An album deeply concerned with age-earned wisdoms and a looming sense of one’s own mortality – almost certainly influenced by the recent passing of Iggy’s famous friends and the recent tragedy in Paris that struck Homme’s other band, Eagles of Death Metal – it reminds us of how we will one day have live in a world dated post-Iggy Pop; a depressing reality indeed.
If Iggy Pop has a proven formula, it is to find a trusted cast of players and make the record that needs to be heard in that moment. Like Iggy himself, rock ‘n’ roll ain’t getting any younger. Once synonymous with popular music and youth culture, rock exudes the qualities of adolescence, but with the Golden Age receding and legends starting to drop like flies, it’s becoming increasingly hard to not talk about rock in the past tense, even when there’s incredible new rock all around us.
Post Pop Depression is not as visceral or youthful as Iggy’s most emblematic work, but it’s deeply referential of it. Singles like “Gardenia,” “Break Into Your Heart” and “Sunday” are sonically akin to the Bowie records, and Iggy’s lyrics are timeless enough to match into any moment of his career, but the delivery is decidedly set in the present. It’s Iggy Pop performing at his own living funeral for rock ‘n’ roll.
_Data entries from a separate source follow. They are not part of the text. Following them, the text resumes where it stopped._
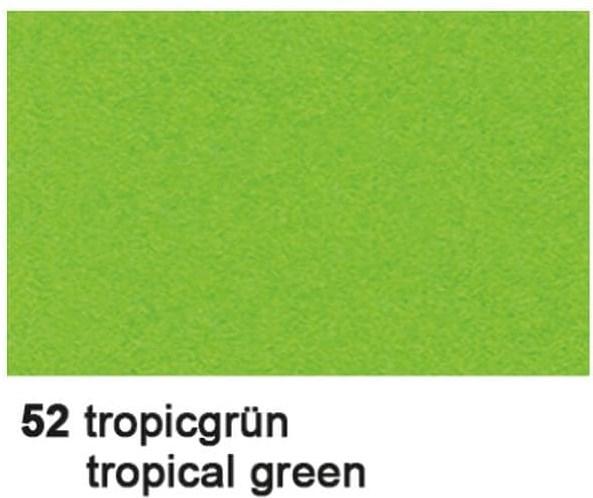 Produktbild Ursus Fotokarton 50 x 70 cm (300 g/m², 10 x)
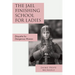 The Jael Finishing School for Ladies: Etiquette for Dangerous Women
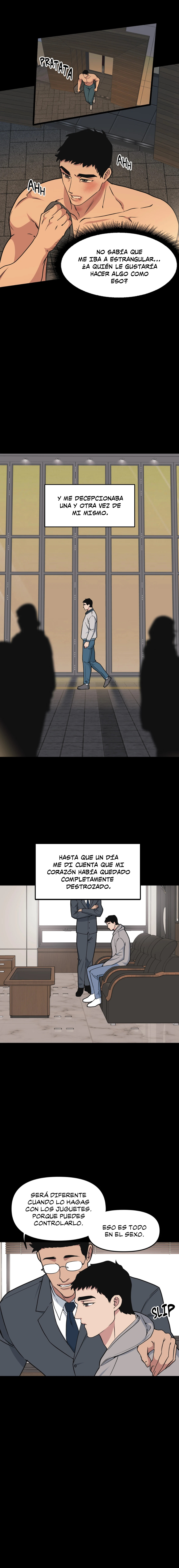 Página 3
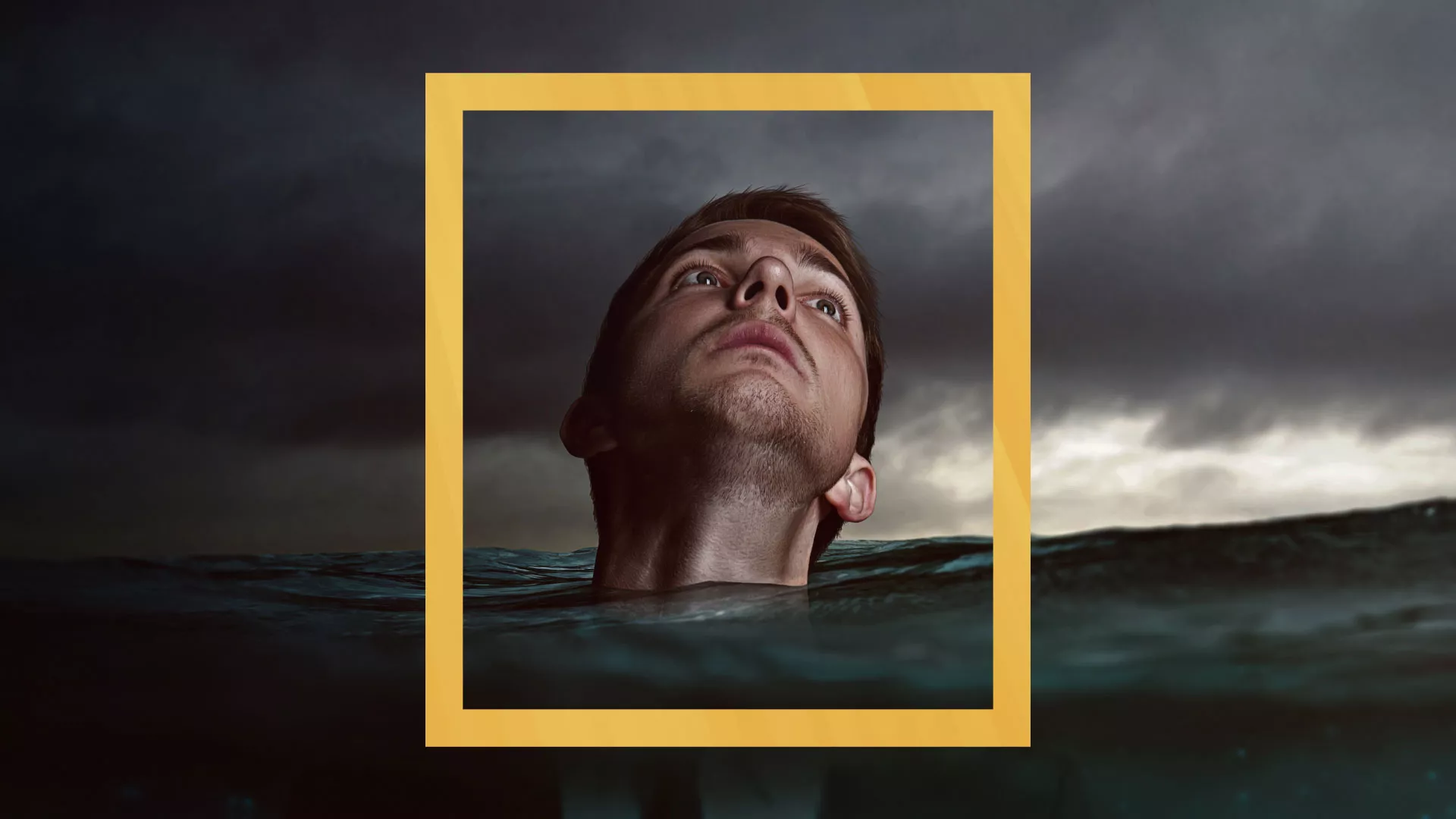 Разработка сайта «Службы помощи заемщикам» в Вятских Полянах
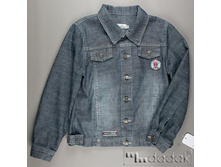 FOOTBALL ������ 10 �.104-158 ���� 1085 ���.jpg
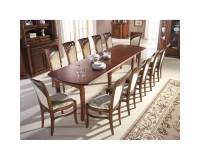 AFRODYTA STOOL upholstery image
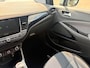 Opel Crossland X 1.2 Turbo 120 Jaar Edition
On ”American Valhalla” — referring to the Norse hall in heaven where battle-proven warriors hang up their hats – Iggy wonders “Where is American Valhalla?” Singing “death is the pill that’s tough to swallow,” he repeats the declaration, ”I’ve nothing but my name, I’ve nothing but my name,” which he continues to grumble for seconds after the music has stopped. If indications that this may be Iggy’s final album turn out to be true, it will stand as a firm and dignified swan song from a man they broke the mold with — the last of the one-and-onlys.